04 agosto 2014 | 13:42

Telecom, Recchi: “in Italia cambio generazionale e di governance”

(TMNews) “Ora il board di Telecom agisce nell’interesse della compagnia e per me questo è un cambiamento radicale rispetto al passato”. In un’intervista al Financial Times, il presidente del gruppo di telecomunicazioni, Giuseppe Recchi, torna sul tema dei cambiamenti di governance che hanno interessato Telecom Italia. “C’è una strategia in atto, c’è un management e una leadership, c’è una solidità”, dice a proposito della compagnia. Più in generale per Recchi “c’è una trasformazione generazionale nel paese che sta portando a una trasformazione nella governance”.
Passati i tempi del cosiddetto salotto buono: “ognuno – afferma – era allo stesso tempo il controllore e il controllato, shareholder e partecipante attivo. E tutto questo sta finendo. Il cambio generazionale si sta diffondendo in tutto, nel mondo degli affari, nella politica – basti guardare al premier. E si sta diffondendo perchè c’è un diverso modo di guardare le cose. Le persone sono più connesse, più internazionali, vogliono competere”. Per questo secondo il presidente di Telecom “non ha più molto senso oggi classificare le aziende sulla base della loro nazionalità: la General electric è un gruppo americano ma più del 50% dei sui lavoratori sono stranieri. Il capitale non ha bandiere e le aziende si stanno muovendo nella direzione di non avere alcuna bandiera se non la propria”.
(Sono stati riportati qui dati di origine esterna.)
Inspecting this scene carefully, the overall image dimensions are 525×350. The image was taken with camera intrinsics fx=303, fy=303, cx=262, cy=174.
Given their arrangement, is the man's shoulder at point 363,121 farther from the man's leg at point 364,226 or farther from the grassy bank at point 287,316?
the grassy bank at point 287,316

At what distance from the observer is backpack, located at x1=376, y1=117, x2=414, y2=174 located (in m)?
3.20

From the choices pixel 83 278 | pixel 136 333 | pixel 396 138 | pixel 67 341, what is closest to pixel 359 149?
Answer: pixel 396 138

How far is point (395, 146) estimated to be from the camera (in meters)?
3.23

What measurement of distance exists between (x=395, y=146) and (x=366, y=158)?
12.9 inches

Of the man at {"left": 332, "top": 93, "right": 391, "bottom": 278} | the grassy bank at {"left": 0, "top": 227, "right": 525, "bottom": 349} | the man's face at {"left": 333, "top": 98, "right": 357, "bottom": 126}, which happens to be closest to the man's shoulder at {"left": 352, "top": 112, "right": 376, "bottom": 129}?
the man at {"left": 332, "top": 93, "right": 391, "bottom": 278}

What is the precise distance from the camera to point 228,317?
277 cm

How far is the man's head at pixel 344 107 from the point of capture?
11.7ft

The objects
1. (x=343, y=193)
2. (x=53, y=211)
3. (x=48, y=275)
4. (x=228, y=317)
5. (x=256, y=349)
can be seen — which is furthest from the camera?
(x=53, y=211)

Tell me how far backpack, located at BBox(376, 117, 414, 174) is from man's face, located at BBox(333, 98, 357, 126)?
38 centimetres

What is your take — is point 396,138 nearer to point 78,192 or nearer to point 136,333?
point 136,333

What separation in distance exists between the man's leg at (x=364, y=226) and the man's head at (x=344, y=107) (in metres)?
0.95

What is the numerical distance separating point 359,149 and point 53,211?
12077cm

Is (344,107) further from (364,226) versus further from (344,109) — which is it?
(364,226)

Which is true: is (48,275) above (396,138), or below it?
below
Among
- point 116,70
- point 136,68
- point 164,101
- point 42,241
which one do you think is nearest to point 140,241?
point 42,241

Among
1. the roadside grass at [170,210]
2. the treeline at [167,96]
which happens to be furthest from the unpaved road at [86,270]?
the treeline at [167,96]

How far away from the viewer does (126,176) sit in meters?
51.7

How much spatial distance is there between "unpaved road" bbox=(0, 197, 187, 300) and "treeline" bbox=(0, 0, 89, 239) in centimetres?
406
Quanto al Brasile, Recchi ha ribadito l’intenzione dell’azienda di restare fortemente impegnata nel paese. Nessun intervento del governo poi su una eventuale vendita degli asset brasiliani: “se lo facesse il giorno dopo il merito di credito per l’Italia sarebbe ridotto a sub-junk, perchè vorrebbe dire che il governo italiano agisce come un controllore stalinista”.